Mike Trout's private Millville golf club opens as South Jersey destination
Mike Trout’s invitation-only club opened on 280 acres in Cumberland County, turning Millville into a new South Jersey golf draw while keeping access behind the gates.

The opening of Trout National - The Reserve put a private, high-end golf project in Millville squarely on Cumberland County’s map, but it also sharpened the question local residents will care about most: what does a gated club built for national buzz mean for a place that lives with the traffic, land use and economic spillover every day?
The course officially opened April 15 after preview play began last fall, bringing to life a project developed by Mike Trout and local partner John Ruga on more than 280 acres in Trout’s South Jersey hometown area. Designed by Tiger Woods’ TGR Design team, with Woods and chief design director Beau Welling tied to the routing, the par 72 layout can be stretched to more than 7,500 yards.

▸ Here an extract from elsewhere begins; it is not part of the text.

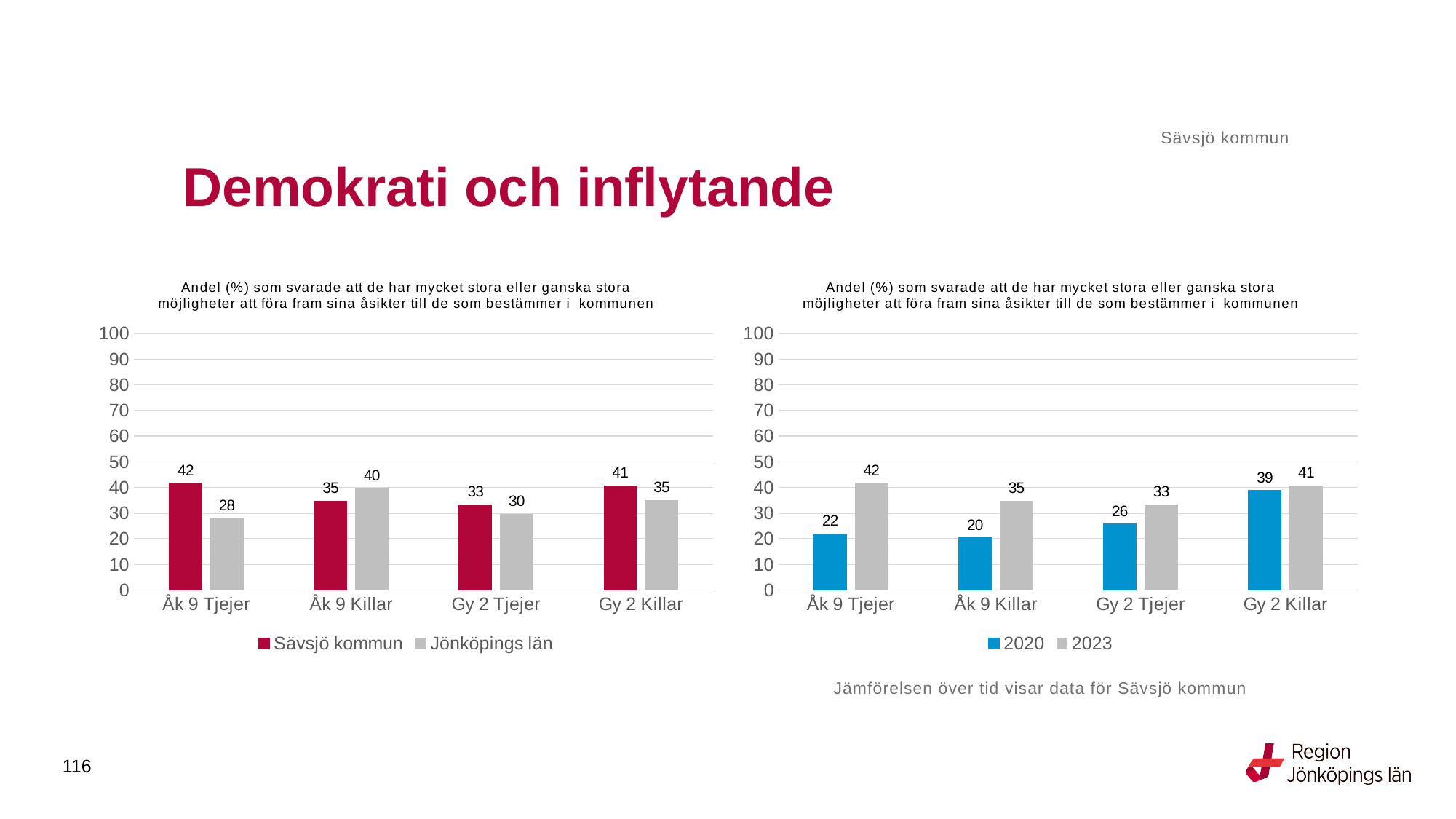
In the left chart, which is larger for Åk 9 Killar: Sävsjö kommun or Jönköpings län? Jönköpings län In the right chart, what is the value for 2023 for Gy 2 Killar? 41 In the left chart, which category has the highest value for Sävsjö kommun? Åk 9 Tjejer How many series does the legend of the left chart list? 2 In the right chart, what is the value for 2020 for Åk 9 Killar? 20 In the left chart, what is the value for Jönköpings län for Gy 2 Tjejer? 30 What kind of chart is the right chart? Bar chart In the right chart, what is the difference between 2023 and 2020 for Gy 2 Tjejer? 7 In the left chart, what is the difference between Sävsjö kommun and Jönköpings län for Åk 9 Tjejer? 14 In the left chart, what is the value for Sävsjö kommun for Åk 9 Tjejer? 42 In the right chart, which category has the lowest value for 2020? Åk 9 Killar How many categories are shown on the x axis of the right chart? 4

That combination has already made the club one of the most hyped new courses in recent memory, and the setting explains why. Reporting places the property in Millville and Vineland, in a part of Cumberland County where large tracts of land still shape development decisions as much as any downtown zoning plan. Golf Course Architecture said the site sits on former silica sand mine land transitioning to farmland, a reminder that the opening is as much a land-use story as a sports one.
Trout National is private and invitation-only, which means the economic benefit will likely be concentrated in a narrow circle of members, guests and staff rather than in broad public access. Still, the club’s own website is already handling membership, media and employment inquiries, a sign that the operation is moving from construction and preview rounds into full-scale business mode.

For Millville and nearby Vineland, the most immediate effects may be practical. A destination course of this scale can bring outside spending into hotels, restaurants and service businesses across South Jersey, while also adding vehicle traffic on the roads leading to the property. Whether that spending outpaces the exclusivity of the club will be the central test for residents who want more than celebrity cachet from the project.
Trout, Woods, Welling and Ruga have created a course designed to attract serious golfers looking for a luxury experience behind the gates. For Cumberland County, the challenge now is whether Trout National becomes a meaningful local asset as well as a national talking point, or whether its biggest benefits stay mostly inside the clubhouse.